Ana içeriğe atla

Turizm ahvali…Kısaca.

 


Turizm yörelerinde yakınılan pahalılık, her türlü çevre kirliliği, otopark, kalabalıklar, toplum dışı davranışlar gibi sorunların çözümüne yönelik yaklaşım tek boyutlu olamaz. Bu sorunların hepsi bir anlayış ve yönetim problemidir...

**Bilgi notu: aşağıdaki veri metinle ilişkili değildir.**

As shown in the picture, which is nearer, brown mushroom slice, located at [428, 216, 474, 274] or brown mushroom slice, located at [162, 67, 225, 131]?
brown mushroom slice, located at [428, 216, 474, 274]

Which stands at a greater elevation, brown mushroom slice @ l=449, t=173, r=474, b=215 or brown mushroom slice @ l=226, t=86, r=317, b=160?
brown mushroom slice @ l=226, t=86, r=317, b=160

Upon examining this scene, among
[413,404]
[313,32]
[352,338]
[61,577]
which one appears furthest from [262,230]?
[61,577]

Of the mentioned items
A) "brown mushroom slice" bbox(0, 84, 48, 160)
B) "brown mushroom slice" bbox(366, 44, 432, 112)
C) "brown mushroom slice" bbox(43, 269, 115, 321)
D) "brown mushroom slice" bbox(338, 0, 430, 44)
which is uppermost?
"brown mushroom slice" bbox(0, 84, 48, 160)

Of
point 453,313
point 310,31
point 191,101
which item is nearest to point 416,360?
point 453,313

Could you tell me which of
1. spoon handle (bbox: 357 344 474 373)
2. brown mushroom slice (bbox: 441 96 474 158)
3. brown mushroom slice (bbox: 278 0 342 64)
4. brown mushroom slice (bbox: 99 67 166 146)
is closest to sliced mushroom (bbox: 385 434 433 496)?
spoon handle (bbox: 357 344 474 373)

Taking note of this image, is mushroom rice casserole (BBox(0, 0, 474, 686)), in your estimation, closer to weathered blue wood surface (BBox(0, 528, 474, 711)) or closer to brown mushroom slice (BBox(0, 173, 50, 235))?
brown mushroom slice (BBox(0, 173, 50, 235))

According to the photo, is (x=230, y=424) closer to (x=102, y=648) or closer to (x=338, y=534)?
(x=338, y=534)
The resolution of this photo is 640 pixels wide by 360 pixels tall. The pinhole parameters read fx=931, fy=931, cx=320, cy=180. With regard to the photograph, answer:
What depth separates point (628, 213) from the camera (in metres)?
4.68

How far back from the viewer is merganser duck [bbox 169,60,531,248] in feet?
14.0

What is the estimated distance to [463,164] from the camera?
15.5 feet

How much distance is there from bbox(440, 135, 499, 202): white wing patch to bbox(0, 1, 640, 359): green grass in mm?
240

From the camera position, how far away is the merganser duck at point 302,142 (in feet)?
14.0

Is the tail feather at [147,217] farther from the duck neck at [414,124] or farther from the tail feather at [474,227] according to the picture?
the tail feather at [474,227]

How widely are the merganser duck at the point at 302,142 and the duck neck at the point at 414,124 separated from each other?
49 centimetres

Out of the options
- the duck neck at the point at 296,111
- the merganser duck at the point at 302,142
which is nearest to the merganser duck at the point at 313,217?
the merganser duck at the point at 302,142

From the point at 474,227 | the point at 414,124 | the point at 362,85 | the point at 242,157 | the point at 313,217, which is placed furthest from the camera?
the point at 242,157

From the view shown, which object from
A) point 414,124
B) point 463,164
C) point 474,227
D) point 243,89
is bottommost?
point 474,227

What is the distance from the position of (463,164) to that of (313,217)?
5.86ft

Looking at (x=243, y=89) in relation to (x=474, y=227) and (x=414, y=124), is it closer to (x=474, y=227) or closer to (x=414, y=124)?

Ayrıca, hayatın her noktasında sürdürülebilirlik kavramını etkin kılmadan herhangi bir alanda, özellikle de turizmin sürdürülebilirliğinden de bahsedilemez. Kaldı ki turizmi demokratikleştiremezseniz yani topluma yayamazsanız eninde sonunda tıkanırsınız. O nedenle bilhassa yerel halkın desteklemediği ve yerel yönetimlerin etkin olmadığı bir yerde turizmi geçerli olmayan paradigmalarla sürdürmede ısrarcı olmak topluma ve çevreye yük oluşturacaktır. İnsanlar böyle bir sektörü taşımak istemezler. Taşısalar da ona karşı sempati geliştirmezler. Turizm yönetimleri bu konuya eğilmelidir, aksi takdirde insanlarda turizm sektörüne ilişkin algı da deforme olur. Türkiye maalesef bu süreci yaşamaktadır; turizmi demokratikleştirememektedir, yaşanan ekonomik sıkıntılar daha fazla toplum kesimlerini turizm faaliyetinden uzak tutmaktadır.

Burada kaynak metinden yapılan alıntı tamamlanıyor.